A South Korean court Thursday rejected an arrest warrant for Samsung Group’s heir apparent Lee Jae-yong over a corruption scandal that led to President Park Geun-hye’s impeachment.
"It is hard to acknowledge the reason, necessity and appropriateness for the arrest at the current stage (of the investigation)" the Seoul Central District Court said, citing lack of evidence and key issues that are still debated as the reasons for the rejection.
Following the court's decision, the 48-year-old tycoon was immediately released from a detention facility just south of Seoul at around 5 a.m., where he was placed behind bars for nearly 14 hours while waiting for the decision.
Lee Jae-yong leaves Seoul Detention House in Uiwang, Gyeonggi Province, early morning on Jan. 19.
The independent counsel team looking into the corruption scandal sought the warrant for Lee on Monday on charges of bribery, embezzlement and perjury.
According to the independent counsel team, Lee offered bribes worth 43 billion won ($36 million) to Park’s longtime friend Choi Soon-sil in return for the Park administration’s backing of a merger of two Samsung affiliates. The merger was a crucial step for the young tycoon -- the only son of the illness-stricken Samsung Group Chairman Lee Kun-hee -- to tighten his grip on his family’s massive corporate empire.
Lee denies all charges, saying he was forced to make donations to entities controlled by Choi, including the K-Sports and Mir foundations, and did not seek any business favors in return.
Samsung Group expressed relief over the court’s decision.
“We are relieved that Samsung Group can fight for truth without Lee’s detention. We will do our best to clarify the fact that Samsung Group has never made donations (for the foundations linked to Choi) in return for favors regarding the merger of Samsung C&T’s and Cheil Industries,” said Samsung Group. “We feel sorry and regrettable that we have been involved in such allegations.”
The court's rejection for Lee's arrest warrant is likely to deal a blow to investigators who have been accelerating the probe into the bribery allegations involving Park, Choi and local firms.

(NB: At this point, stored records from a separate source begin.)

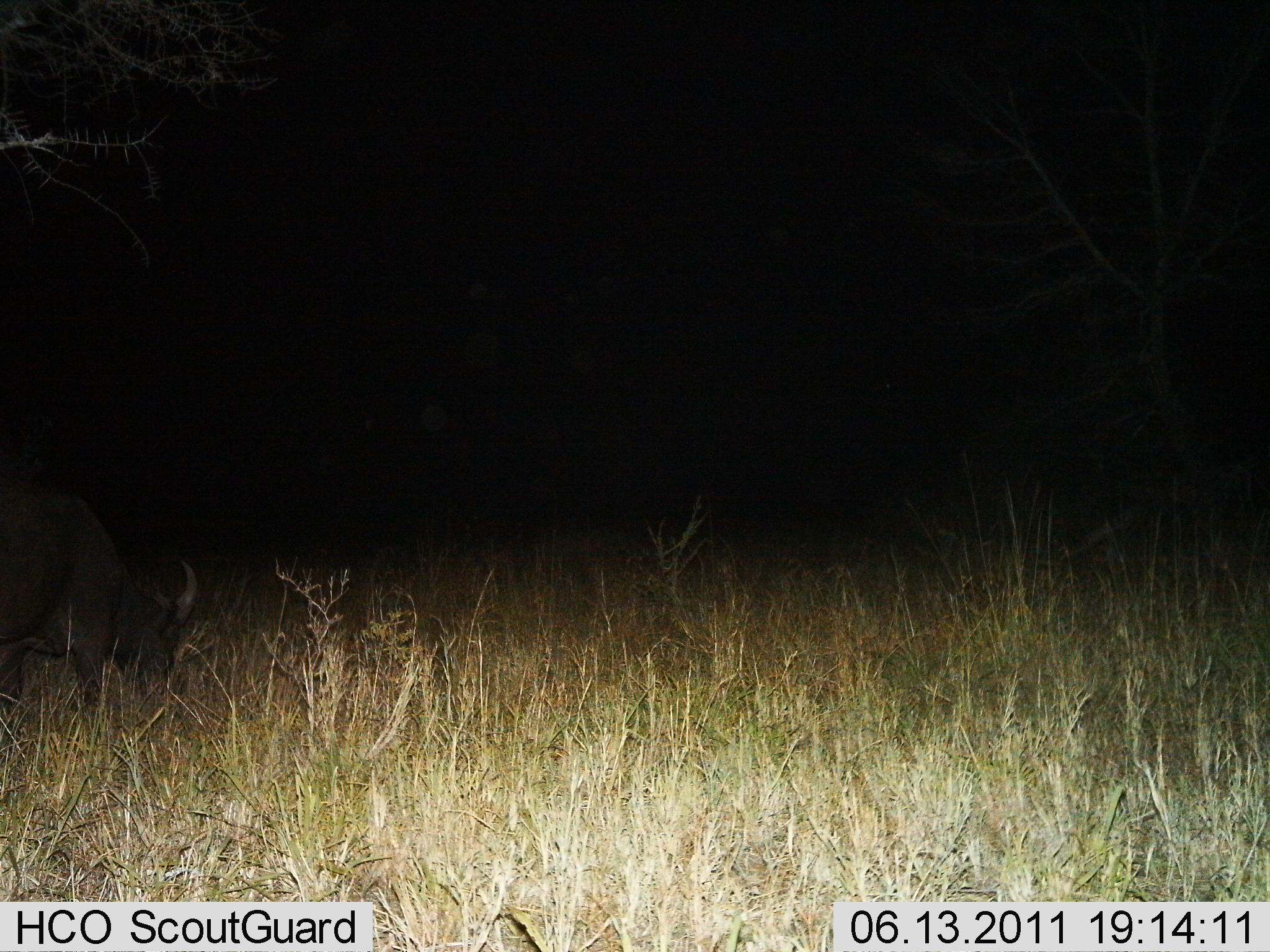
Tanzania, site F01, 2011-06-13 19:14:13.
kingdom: Animalia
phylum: Chordata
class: Mammalia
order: Artiodactyla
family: Bovidae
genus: Syncerus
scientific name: Syncerus caffer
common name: cape buffalo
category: buffalo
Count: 1.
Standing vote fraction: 18%.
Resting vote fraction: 0%.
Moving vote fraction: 9%.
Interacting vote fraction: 0%.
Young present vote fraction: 0%.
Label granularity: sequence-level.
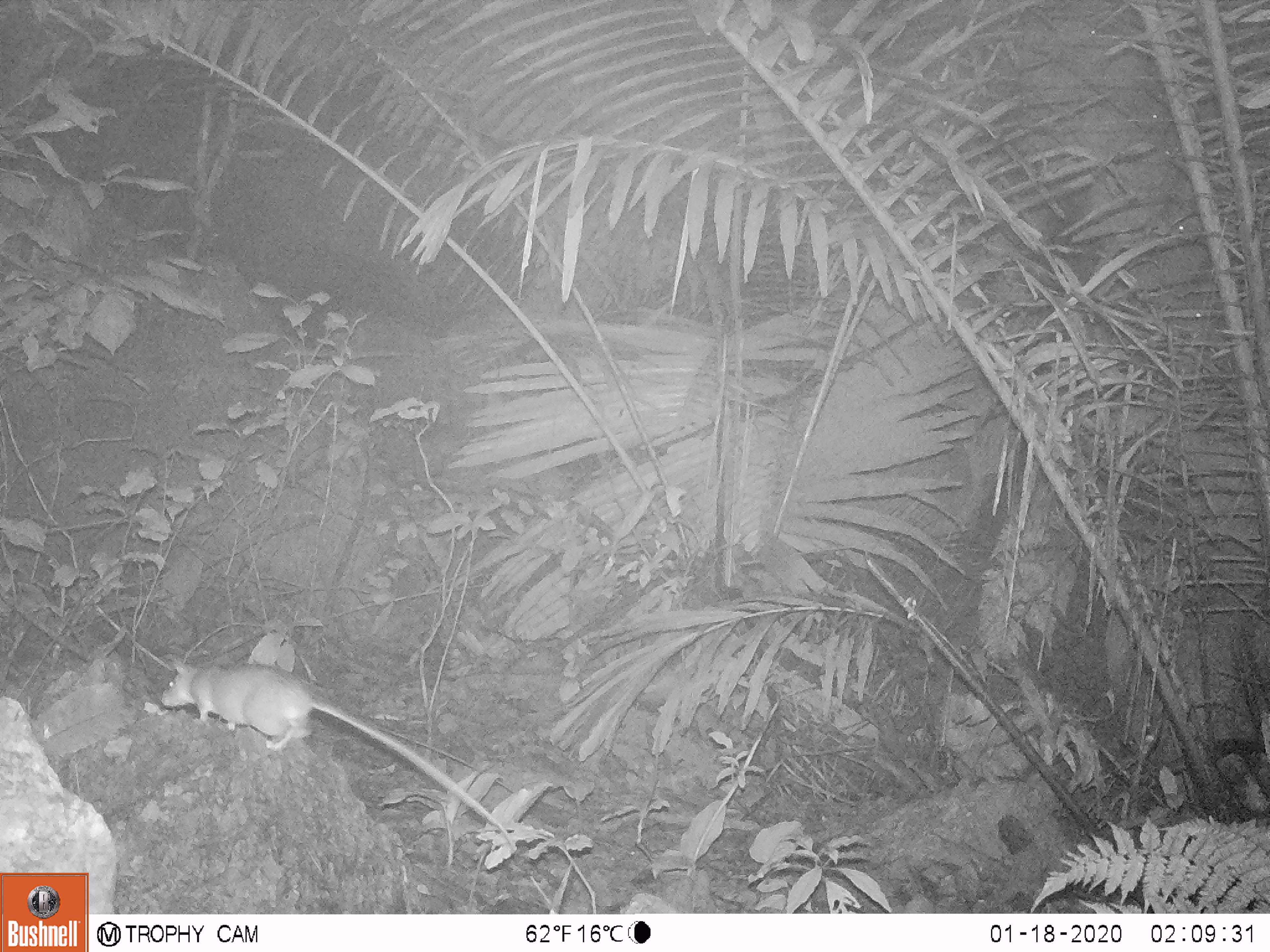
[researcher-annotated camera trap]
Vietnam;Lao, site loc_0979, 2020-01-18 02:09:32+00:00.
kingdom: Animalia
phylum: Chordata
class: Mammalia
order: Rodentia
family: Muridae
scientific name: Muridae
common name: old-world mice and rats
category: unidentified murid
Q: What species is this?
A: Unidentified murid (old-world mice and rats) (Muridae).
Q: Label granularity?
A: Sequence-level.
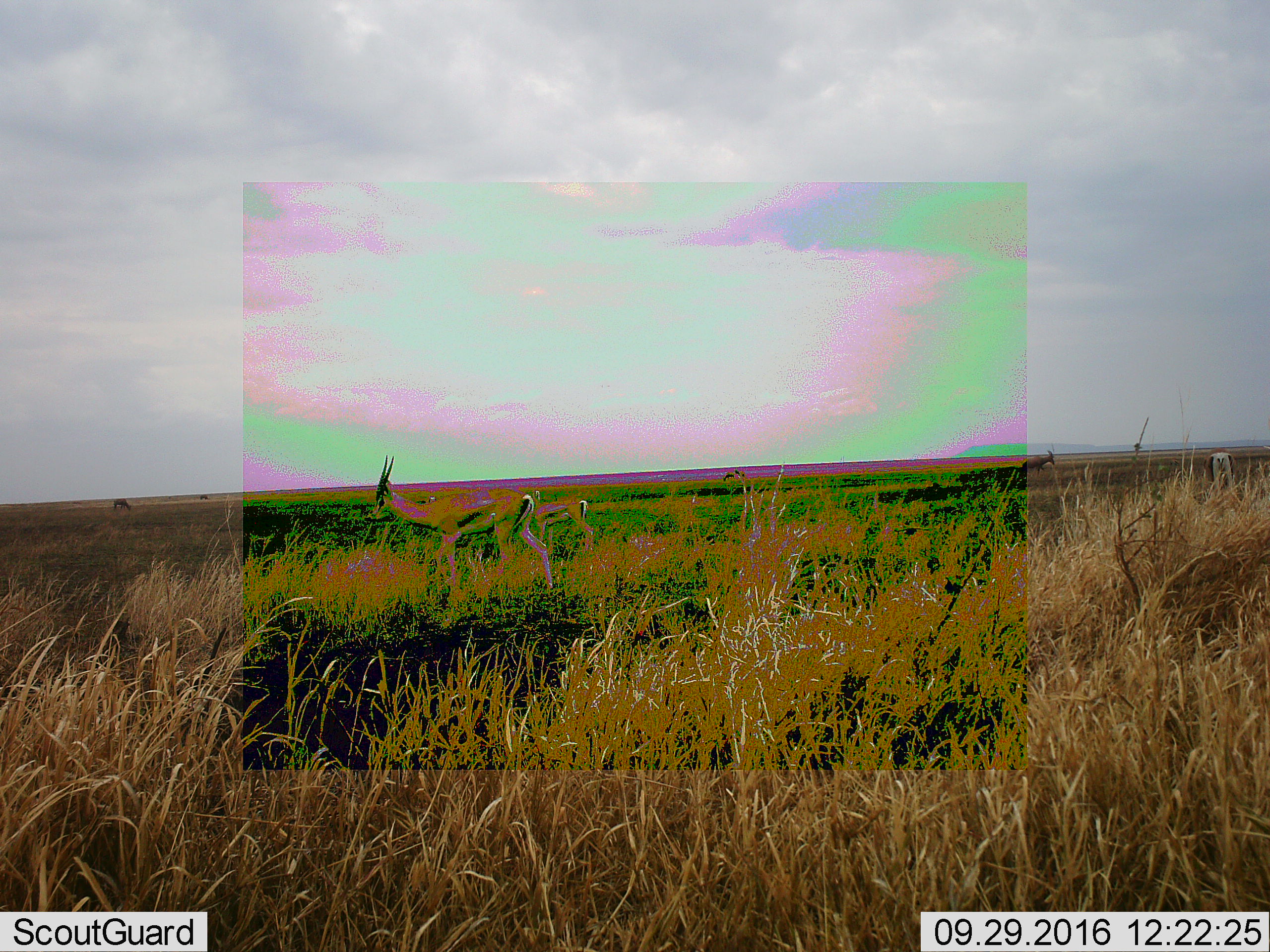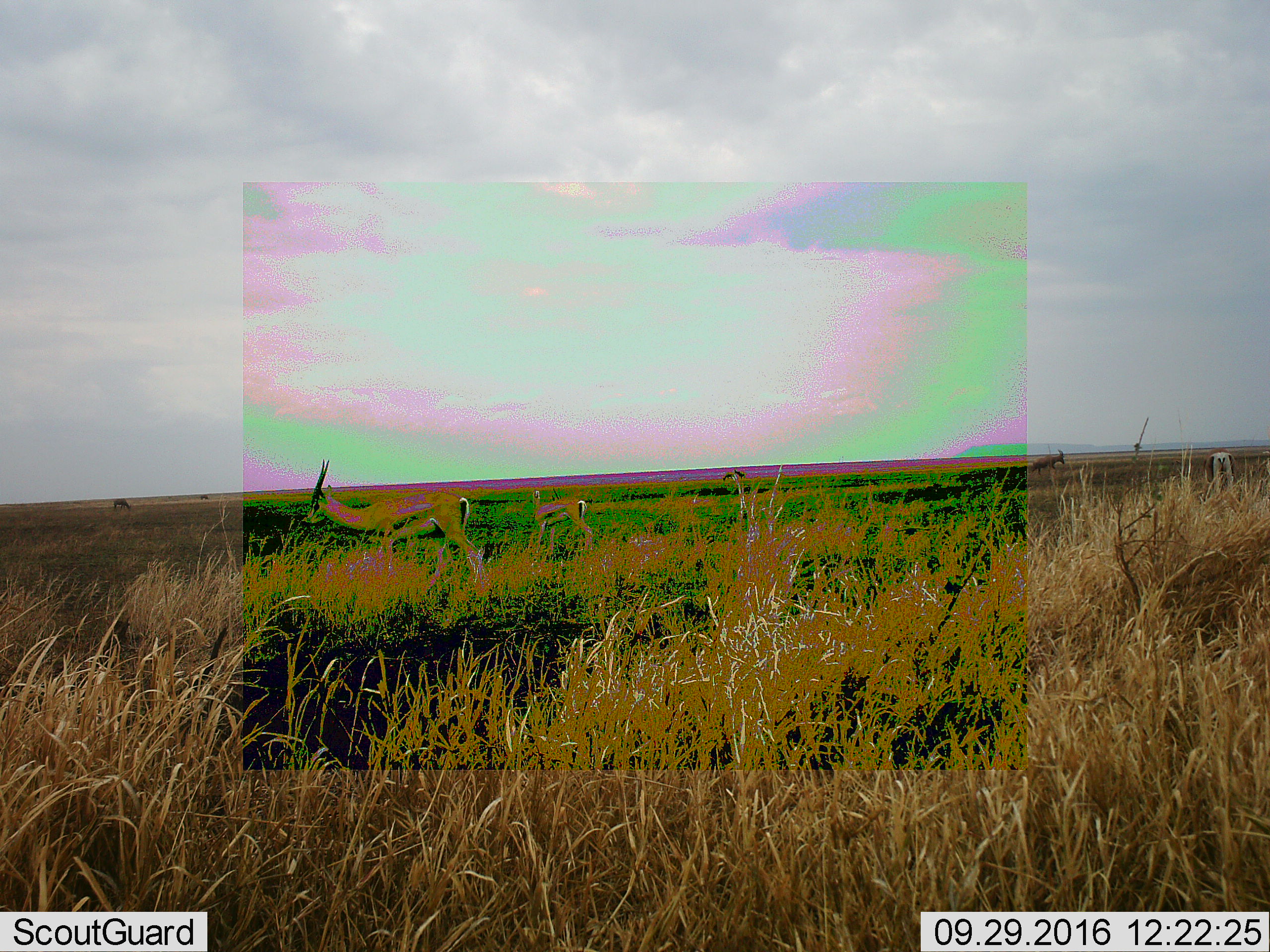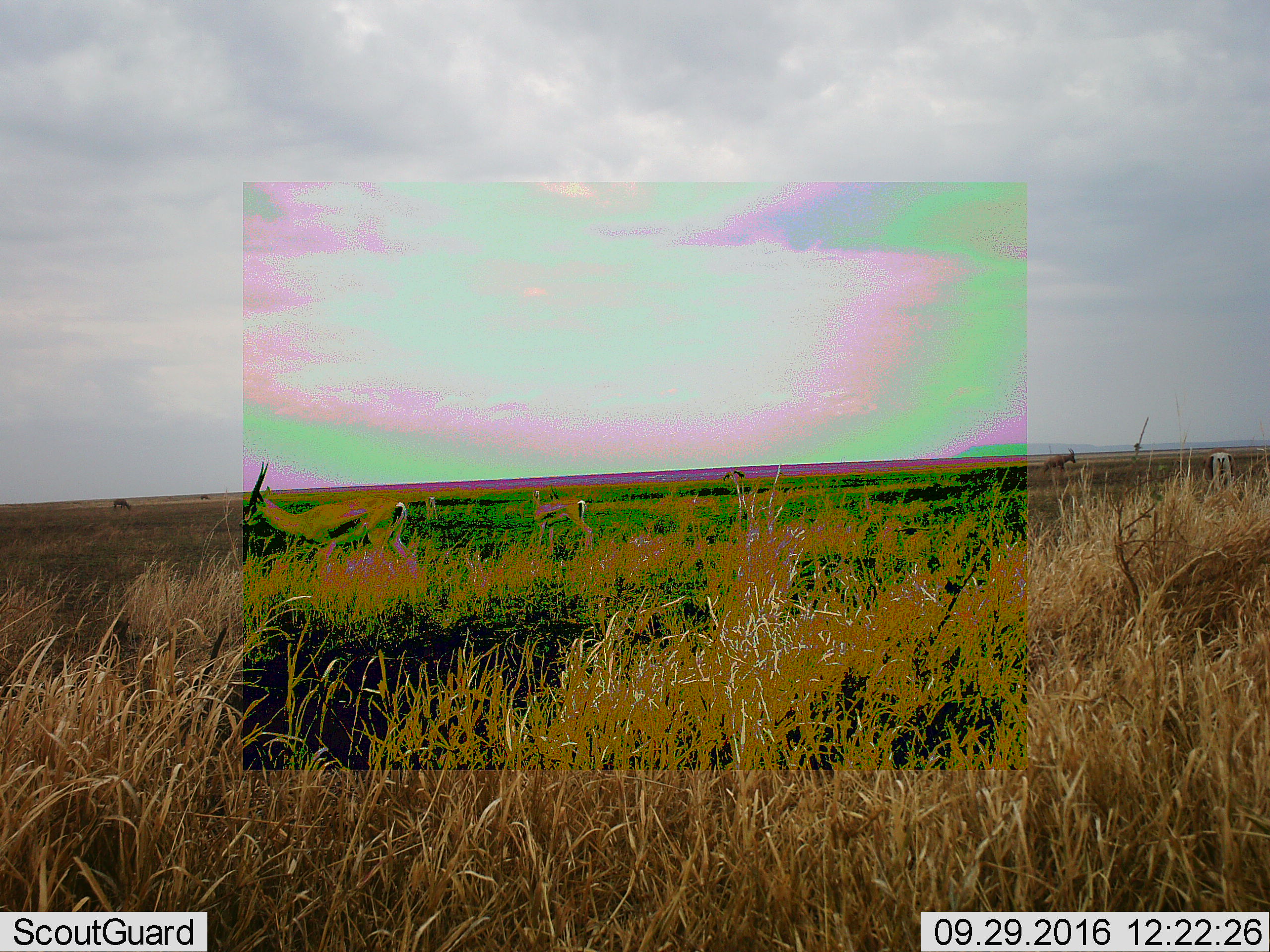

The alleged Samsung bribery is a primary charge for President Park’s ongoing impeachment trial under review at the Constitutional Court.
Park is accused of colluding with Choi and her aides to extort money from Samsung and a score of other local business groups, giving them favors in return.
Several other Korean conglomerates, including LG Group and Hyundai Motor Group, also made donations to Choi’s foundations, although the investigation has not extended to them yet.